Professor Paul Taylor

Introduction

It is widely accepted that eukaryogenesis involved an endosymbiosis between at least one archaeon, probably from the Asgard lineage, and at least one bacterium, most likely an ancestral -proteobacterium. More controversial and less well understood is the possibility of further symbioses or other significant gene flows from bacteria to ancestral eukaryotes. Both the order in which these key evolutionary events occurred and their timeline are unclear. Characterising the origins of animals from this ancient mix is of particular interest.
We use phylogenetic analyses to explore the evolution of chemical signalling processes and how the characteristic signalling pathways in animals emerged during eukaryogenesis. Current areas of interest are retinoid signalling, calcium signalling and peroxynitrite signalling.
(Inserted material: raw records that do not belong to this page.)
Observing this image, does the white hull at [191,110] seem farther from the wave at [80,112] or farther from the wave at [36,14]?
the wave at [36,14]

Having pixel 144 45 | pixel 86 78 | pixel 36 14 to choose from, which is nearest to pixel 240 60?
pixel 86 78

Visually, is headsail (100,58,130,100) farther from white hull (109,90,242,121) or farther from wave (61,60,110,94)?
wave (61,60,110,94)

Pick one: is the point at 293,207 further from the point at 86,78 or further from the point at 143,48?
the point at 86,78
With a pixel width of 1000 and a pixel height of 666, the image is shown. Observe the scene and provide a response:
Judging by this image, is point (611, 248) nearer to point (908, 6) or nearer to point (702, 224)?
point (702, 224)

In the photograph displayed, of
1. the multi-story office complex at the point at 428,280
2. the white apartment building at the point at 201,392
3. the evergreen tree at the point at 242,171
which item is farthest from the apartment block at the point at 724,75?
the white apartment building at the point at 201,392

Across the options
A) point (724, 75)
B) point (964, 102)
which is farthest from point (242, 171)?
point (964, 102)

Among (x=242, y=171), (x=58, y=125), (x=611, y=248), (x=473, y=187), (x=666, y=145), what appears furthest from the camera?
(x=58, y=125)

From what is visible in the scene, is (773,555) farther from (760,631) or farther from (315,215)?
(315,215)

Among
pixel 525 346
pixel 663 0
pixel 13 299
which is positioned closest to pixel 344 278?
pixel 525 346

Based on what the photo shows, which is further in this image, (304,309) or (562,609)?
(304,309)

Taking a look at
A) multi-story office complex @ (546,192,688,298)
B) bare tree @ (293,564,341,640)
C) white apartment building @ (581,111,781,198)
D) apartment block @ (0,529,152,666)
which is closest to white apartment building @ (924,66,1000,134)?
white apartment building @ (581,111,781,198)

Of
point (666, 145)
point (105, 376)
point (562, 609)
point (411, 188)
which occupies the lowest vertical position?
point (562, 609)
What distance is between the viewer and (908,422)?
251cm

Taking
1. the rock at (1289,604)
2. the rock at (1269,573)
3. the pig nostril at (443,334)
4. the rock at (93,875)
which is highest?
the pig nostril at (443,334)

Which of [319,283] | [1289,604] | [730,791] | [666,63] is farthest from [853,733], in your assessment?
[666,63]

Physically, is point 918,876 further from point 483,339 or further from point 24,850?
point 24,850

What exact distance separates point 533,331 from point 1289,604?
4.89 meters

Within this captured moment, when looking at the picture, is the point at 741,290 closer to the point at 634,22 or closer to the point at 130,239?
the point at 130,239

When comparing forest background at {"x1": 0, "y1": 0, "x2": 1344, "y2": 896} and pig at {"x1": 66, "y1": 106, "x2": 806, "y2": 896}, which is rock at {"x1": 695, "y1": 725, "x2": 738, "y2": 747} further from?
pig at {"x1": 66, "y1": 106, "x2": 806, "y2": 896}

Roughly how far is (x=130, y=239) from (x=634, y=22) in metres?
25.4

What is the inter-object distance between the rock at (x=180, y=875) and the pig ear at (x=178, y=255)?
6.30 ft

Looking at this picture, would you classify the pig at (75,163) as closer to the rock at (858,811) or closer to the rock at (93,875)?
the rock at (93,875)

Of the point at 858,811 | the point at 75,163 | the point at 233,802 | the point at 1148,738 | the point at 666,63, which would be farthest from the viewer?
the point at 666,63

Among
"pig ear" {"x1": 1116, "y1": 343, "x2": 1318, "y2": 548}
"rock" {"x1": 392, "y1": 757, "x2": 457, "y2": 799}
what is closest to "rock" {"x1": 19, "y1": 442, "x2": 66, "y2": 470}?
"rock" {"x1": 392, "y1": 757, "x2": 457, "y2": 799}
Our more applied research uses chemical genomics approaches to find new cancer relevant targets for existing drugs and explores how dietary nutrients interact with cancer treatments, as exemplified by VAL401, an adenocarcinoma treatment currently in clinical trials for non-small cell lung cancer.

Current major projects

• The bacterial origins of chemical signalling in animals
• Chemical genomics approaches to drug reprofiling for cancer treatment

Detailed research programme

The Bacterial Origins of Chemical Signalling in Animals

Major advances in understanding of human biology have been made by studying so-called "model organisms", such as mice, fruit-flies and yeast that are readily handled under laboratory conditions. Nevertheless, there are still large gaps in our knowledge. The genomics revolution has made available the sequenced genomes of thousands of diverse organisms meaning scientists can now potentially study healthy systems or disease states of interest in entirely different species.

Phylogenetic analysis and experimental results from labs around the world, including ours, indicate the presence of animal-like chemical signalling systems in species of cyanobacteria. Through this programme, we will consolidate these phylogenetic, chemical, biochemical and microbiological observations to offer new perspectives on evolution and opportunities for innovative research in the biomedical sciences.

Chemical Genomics Approaches to Drug Reprofiling for Cancer Treatment

Discovered using the Magic-Tag chemical genomics platform, VAL401 is a reformulation of risperidone, an antipsychotic used since 1993 as a first-line treatment for schizophrenia and bipolar disorder. We found that risperidone inhibits HSD10 (hydroxysteroid dehydrogenase type 10), an enzyme involved in the processing of steroids and fats. Normally located in mitochondria, HSD10 is overexpressed in cancer cells, where it is also accessible from the cytoplasm. Inhibition of HSD10 disrupts cancer energy metabolism, breaking the cancer cell cycle.

Although risperidone has no anticancer effects when administered alone, its anticancer activity is switched on when it is combined with rumenic acid, a nutritional supplement derived from safflower oil.

We continue to study the science underlying the action of VAL401.